▶ _SOURCE PASSAGE_
———
I have created a content based recommender, which will recommend 10 similar products based on their description. Now I want to evaluate its accuracy and efficiency. Everything works well till now when I want to evaluate the accuracy of the system. Some formulas that I found on Google just evaluate the accuracy based on rating values (comparing predicted rating and actual rating like RMSE). I did not change similarity score into rating (scale from 1 to 5) so I couldn't apply any formula.
I have used cosine similarity and tfidf vectorizer. When I used surprise for cross validation "no raw rating" error occurred. I need some parameter to evaluate the recommendation system accuracy and efficiency.
Code for tfidf:
from sklearn.feature_extraction.text import TfidfVectorizer
##remove stop words
tfidf=TfidfVectorizer(stop_words='english')
###replace non with empty string NaN
df1['product_desc']=df1['product_desc'].fillna('')
##construct tfidf
tfidf_matrix=tfidf.fit_transform(df1['product_desc'])
tfidf_matrix.shape
and cosine similiarity
###cosine similarity
from sklearn.metrics.pairwise import linear_kernel
cosine_sim=linear_kernel(tfidf_matrix, tfidf_matrix)
###create reverse map
indices=pd.Series(df1.index,index=df1['product_name']).drop_duplicates()
def get_recommendation(title, cosine_sim=cosine_sim):
idx=indices[title]
sim_score=list(enumerate(cosine_sim[idx]))
sim_score=sorted(sim_score, key=lambda x:x[1], reverse=True)
sim_score=sim_score[1:2]
p_indices=[i[0] for i in sim_score]
name=df1['product_name'].iloc[p_indices]
return idx
so need some formula to evaluate content based recommender
———
▶ _DATA SECTION_
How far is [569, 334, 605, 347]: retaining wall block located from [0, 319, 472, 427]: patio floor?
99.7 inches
———
▶ _SET EXERCISE_
In the post about the recommender, what error came up when surprise was used for cross validation?

▶ _RESPONSE TO THIS TASK_
A "no raw rating" error.